It never went away, but is Big 12 expansion back in the spotlight?

So here we go again…. again.

As if any of us needed any more proof that it’s college football, and nothing else, that’s driving (and has driven) the seemingly constant changes on the landscape of college athletics, we now have more evidence.

The Big 12 Conference, which in the past five years has lost Colorado, Missouri, Nebraska and Texas A&M while adding TCU and West Virginia, recently revealed that data from an in-depth study on expansion and how it relates to the College Football Playoff showed that adding members would upgrade the Big 12’s chances of competing for national championships in football.

Uh oh.

This news and the results of this study are something we’ve been waiting on and Big 12 commissioner Bob Bowlsby and other Big 12 brass have been promising for weeks. And now that it’s here, the Big 12’s reaction to it should get very interesting in a hurry.

According to Bowlsby, the numbers run by Chicago-based Navigate Research show the Big 12 has a 4-5 percent better chance of reaching college football’s final four by adding two teams, playing one less conference game each season and hosting a championship game.

Should the Big 12 deem that data to be significant enough to again get serious about expanding, it would mean that the conference has to (a) agree and finalize its choices for which programs to add to the conference and then move quickly to bring them in and (b) get used to the idea of going back to an eight-game conference schedule with four non-conference games and scrap the whole idea of round-robin play determining its champion, a reality the conference has been beating the drum loudly about during the past few years.

Both developments, as well as the addition of a couple of teams that might not be on the same level as the nasty gauntlet that makes up the current Big 12 schedule, would be good news for Kansas football in the future and would be a significant lift for KU’s hopes of rebuilding its down-in-the-dumps football program.

Now the hard part.

If you’ve been following along at all during the past couple of years, listening to all of the rumors and speculation and wish lists and pipe dreams, you already know that identifying and adding a couple of teams to the conference will not be easy because there are no slam-dunk, obvious, home-run additions available.

BYU seems to be a likely and leading candidate, but beyond that, the all-important second choice is up in the air.

Bowlsby said the research firm that studied the data ran 40,000 simulations to reach its conclusion. The question the Big 12 faces now and into the future is this: Is that 4-5 percent enough to move the needle and make expansion the desired course of action?

Well, do your best to hide your shock when you read this next part, but it seems that the decision won’t be based solely on the on-the-field impact of such a decision. It will be and always has been about money.

“If we do nothing, we’ll fall behind the SEC and the Big Ten in terms of [revenue],” Bowlsby told reporters Monday in Phoenix at the Big 12 spring meetings. “We may be every bit as competitive as we are today, but we’ll fall behind financially.”

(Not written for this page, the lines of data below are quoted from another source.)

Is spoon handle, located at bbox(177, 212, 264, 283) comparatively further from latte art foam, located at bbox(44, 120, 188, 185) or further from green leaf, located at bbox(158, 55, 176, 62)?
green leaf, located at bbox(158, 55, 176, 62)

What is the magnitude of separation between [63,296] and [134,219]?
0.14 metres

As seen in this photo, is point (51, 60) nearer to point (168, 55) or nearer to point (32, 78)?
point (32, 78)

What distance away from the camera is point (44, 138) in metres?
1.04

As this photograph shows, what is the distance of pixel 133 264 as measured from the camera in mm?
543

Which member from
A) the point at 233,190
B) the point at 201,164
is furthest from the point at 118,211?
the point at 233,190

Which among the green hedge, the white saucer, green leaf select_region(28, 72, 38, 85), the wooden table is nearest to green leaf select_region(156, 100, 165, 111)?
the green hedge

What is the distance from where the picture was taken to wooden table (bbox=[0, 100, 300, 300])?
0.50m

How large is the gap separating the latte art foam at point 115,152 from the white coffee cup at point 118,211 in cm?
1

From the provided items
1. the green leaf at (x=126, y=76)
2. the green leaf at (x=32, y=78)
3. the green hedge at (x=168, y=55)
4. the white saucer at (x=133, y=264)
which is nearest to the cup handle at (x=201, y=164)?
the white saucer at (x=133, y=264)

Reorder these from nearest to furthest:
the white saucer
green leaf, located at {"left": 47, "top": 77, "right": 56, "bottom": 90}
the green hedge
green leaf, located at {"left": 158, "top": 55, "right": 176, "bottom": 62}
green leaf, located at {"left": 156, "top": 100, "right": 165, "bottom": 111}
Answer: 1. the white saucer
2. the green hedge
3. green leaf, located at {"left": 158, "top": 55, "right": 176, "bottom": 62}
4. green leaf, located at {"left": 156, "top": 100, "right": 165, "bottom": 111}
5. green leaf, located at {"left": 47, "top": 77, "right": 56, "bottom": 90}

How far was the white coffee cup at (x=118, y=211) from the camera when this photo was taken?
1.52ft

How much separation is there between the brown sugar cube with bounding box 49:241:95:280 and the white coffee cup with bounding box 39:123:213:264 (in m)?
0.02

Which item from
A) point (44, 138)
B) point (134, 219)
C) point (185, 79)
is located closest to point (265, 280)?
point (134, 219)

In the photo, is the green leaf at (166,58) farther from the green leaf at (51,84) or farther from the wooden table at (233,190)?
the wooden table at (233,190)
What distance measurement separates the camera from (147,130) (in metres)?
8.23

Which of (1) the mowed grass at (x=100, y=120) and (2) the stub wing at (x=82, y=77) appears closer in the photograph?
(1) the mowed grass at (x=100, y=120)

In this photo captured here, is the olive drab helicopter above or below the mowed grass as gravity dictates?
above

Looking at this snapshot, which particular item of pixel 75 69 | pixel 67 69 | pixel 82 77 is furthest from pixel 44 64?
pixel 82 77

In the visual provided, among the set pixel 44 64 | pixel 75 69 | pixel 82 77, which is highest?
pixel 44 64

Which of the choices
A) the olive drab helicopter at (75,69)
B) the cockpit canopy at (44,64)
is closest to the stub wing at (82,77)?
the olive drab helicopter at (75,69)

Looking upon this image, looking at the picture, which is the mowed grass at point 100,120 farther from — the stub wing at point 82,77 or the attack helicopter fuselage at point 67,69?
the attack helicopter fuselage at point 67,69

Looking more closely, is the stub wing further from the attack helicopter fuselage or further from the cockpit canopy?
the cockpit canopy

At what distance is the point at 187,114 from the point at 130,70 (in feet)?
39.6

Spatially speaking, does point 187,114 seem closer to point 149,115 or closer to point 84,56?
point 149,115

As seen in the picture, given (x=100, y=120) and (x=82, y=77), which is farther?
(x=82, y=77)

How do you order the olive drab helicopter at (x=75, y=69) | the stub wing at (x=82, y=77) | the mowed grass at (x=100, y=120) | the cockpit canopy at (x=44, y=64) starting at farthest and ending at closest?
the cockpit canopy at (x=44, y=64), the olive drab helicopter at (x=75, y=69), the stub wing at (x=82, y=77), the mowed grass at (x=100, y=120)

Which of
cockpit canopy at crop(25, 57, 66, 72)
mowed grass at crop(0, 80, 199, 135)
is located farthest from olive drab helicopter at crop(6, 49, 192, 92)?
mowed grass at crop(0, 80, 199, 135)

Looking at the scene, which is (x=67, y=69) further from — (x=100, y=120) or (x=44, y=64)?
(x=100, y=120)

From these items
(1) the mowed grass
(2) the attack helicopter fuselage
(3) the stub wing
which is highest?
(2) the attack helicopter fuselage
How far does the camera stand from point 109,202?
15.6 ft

Later this month the Big 12 presidents will host their own meetings in Dallas, and that’s where things should get very interesting.

It’s hard to know exactly what’s next for the league, both in long-term and in the short term, as those in favor of expansion, like Oklahoma president David Boren, now have more muscle behind their push for expansion.

How hard will Boren and others recruit the rest of the conference to get on board with the idea based on this data? How difficult will it be for the conference to identify and agree upon the additions should they decide expansion is the right move? How quickly will this actually move? My gut tells me it will take some time and won’t be able to happen as soon as this summer as the pro-expansion crowd certainly would prefer.

Ever since the Big 12 starting losing teams to other conferences, the conference has operated with patience and taken a measured approach to every decision it has made or not made in regard to the long-term future of the league.

Whether that’s the best mode to move in which to move forward now depends on how significant the conference deems this data to be. The guess here is that it is significant enough and the winds of change will start blowing again. After all, doesn’t it seem like an extra 4-5 percent two years ago would’ve helped the conference tremendously when both Baylor and TCU missed out on being included in the first ever College Football Playoff?

There are, of course, other issues still in play — most notably what to do with the Longhorn Network and potential for a Big 12 Network — but the slow and methodical approach to exploring the possibility of expanding back to 12 at some point has eliminated a lot of those and it should be very interesting to see where things go from here. Will we see the Big 12 start to move toward getting serious about expansion or will it be more of the same?